If your garden will be planted in sandy or rock-based soil, amending it with organic matter will help improve its quality and increase water-holding capacity. Wood mulch will further help protect the ground by reducing heat production and slowing evaporation rates.
Another key consideration in garden planning is assessing how much sunshine your garden receives. Direct sunlight causes soil temperatures to quickly heat up, making it harder for roots to absorb moisture. To reduce water requirements for your plants, opt for planting them near locations with partial or filtered shade.

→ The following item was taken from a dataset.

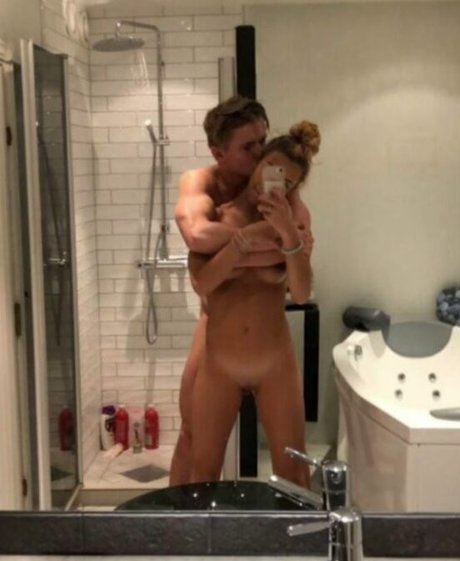 Cein Bizet erotic star photo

An efficient drought-tolerant garden still requires regular attention, including pruning and fertilizing as needed. Weeds will sap moisture from your plants so regular removal is essential – for greater effectiveness consider using non-toxic herbicides that won’t harm the environment.
If you’re uncertain of your garden’s ability to withstand low-water conditions, try digging a hole and filling it daily for one week with water. If the hole remains full over this period, this indicates your soil may be well-draining; otherwise it could indicate it has an excessively high water table or be clay-based – either way it may still be possible to create drought-tolerant gardens by confining plants to containers so any additional water can focus on what matters: your plants.